Monday, May 7, 2012

Civility Week 19: May 7, 2012

    Slipping and sliding on an icy parking lot a year and a half ago reminded me of how to be civil. Yes, it’s true, falling on my bum and the embarrassment of walking into a crowded medical building with ice and snow covering my body from head to toe and explaining to everyone what had just happened was a lesson to me in civility.
   In what weird way, you ask?
   Sometimes civility is only about remembering the world does not revolve around you. That is not always easy in this “do it for me” attitude society. I get really tired of hearing the words, “empowerment”, “entitlement” “do it for you!” or the worse one, “it’s all about you.”
   No, it’s not all about you! There are millions of people in this world, and life is certainly not all about you. What has kept our world going for thousands of years is the fact that people realized that it was important to do things for others, to make life better for the next generation.
What does this mean for civility? It means taking back our opinions when we wear it on our sleeve. It means keeping our mouths closed when some smart aleck comment comes to mind or we begin to gossip, diss or defame another person.
   The day of my fall, my daughter and I were rushing to get to a doctor appointment.  We live in a mid size mid west town where we get some snow every winter, but usually not more than a few inches. This time it had come in fast and furious and businesses were closing all over the place. My mid afternoon appointment had been bumped up to a late morning appointment so the medical staff could go home early. So my daughter and I were rushing to get from the parking lot into the building when it happened. Haste doesn’t just make waste, it makes for hazardous hurrying when you slip and fall and slide down an icy parking ramp. And it just doubles the possibility for injuries and more embarrassment when your daughter falls right behind you and plows into your back side.
   Now, my daughter and I aren’t exactly known for our grace and calmness during silly situations. In fact neither of my daughters inherited their father’s knack for grace under pressure. Instead, they inherited mom’s lack of grace, and the ability to see hilarity in any stupid situation such as falling down in the middle of a snowy parking lot.
   Getting up, unhurt except for our prides, we began laughing and brushing the snow off each other. We entered the doctor’s office still laughing at ourselves and began to tell our humorous story to the receptionist.
Only she didn’t think it was funny. Rats. Did I add that that heredity also includes not being able to keep your mouth shut about situations that would be better left unspoken or explained about?
No? Well, first of all the receptionist didn’t think it was funny.
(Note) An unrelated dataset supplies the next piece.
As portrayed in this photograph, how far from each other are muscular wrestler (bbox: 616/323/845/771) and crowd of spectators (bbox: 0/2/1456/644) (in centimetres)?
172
She was mortified that we had fallen, could possibly be hurt and would sue the entire medical facility, thus lose her job if she did not report our accident to the security office.  She immediately grabbed the phone, told the voice on the other line she had an accident report to give and handed me the phone.
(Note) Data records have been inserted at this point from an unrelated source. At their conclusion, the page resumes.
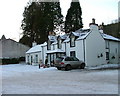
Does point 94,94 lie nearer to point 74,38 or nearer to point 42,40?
point 74,38

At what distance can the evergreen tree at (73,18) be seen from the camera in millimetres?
64062

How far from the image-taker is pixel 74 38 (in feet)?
109

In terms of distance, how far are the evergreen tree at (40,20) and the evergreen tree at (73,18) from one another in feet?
7.61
   Stunned, I took the phone and began answering a barrage of questions concerning our little accident on the parking lot assuring the man on the other end we were not hurt, and did not need to seek medical attention.
Secondly, as we sat and waited for the appointment, we had to keep answering questions about our fall, and were we sure we did not get hurt? This was getting to be too much. When at last we got back in the doctor’s office and he asked about it I knew that was it. Some people just did not see the humor in some situations.
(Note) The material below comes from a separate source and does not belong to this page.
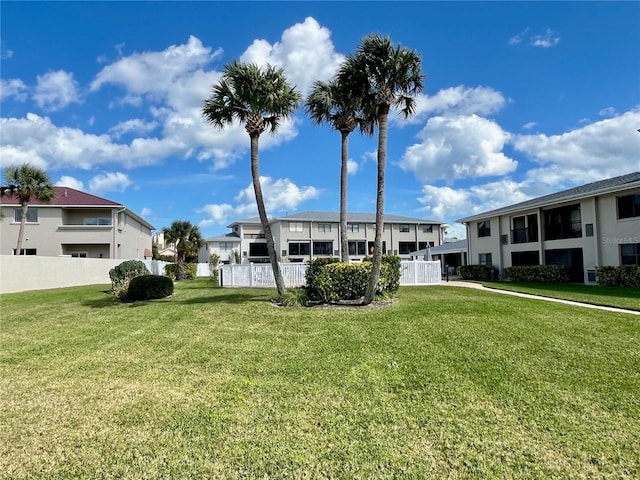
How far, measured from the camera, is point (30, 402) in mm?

Now, granted when you go and tell a bunch of medical people who see the results of accidents every day, that you have fallen, it isn’t a funny little story to them to hear.
   My lesson in civility? I wish I could view all of my embarrassing moments in this way, by laughing about it. Most times I get mad or upset, wondering what I could blame for putting me in this situation. Usually it’s myself I should blame, nobody else.
   If we could all learn to laugh more and not worry about our pride, we would be much better off. This lesson in falling on our keisters helped me see that. I hope it helps you too!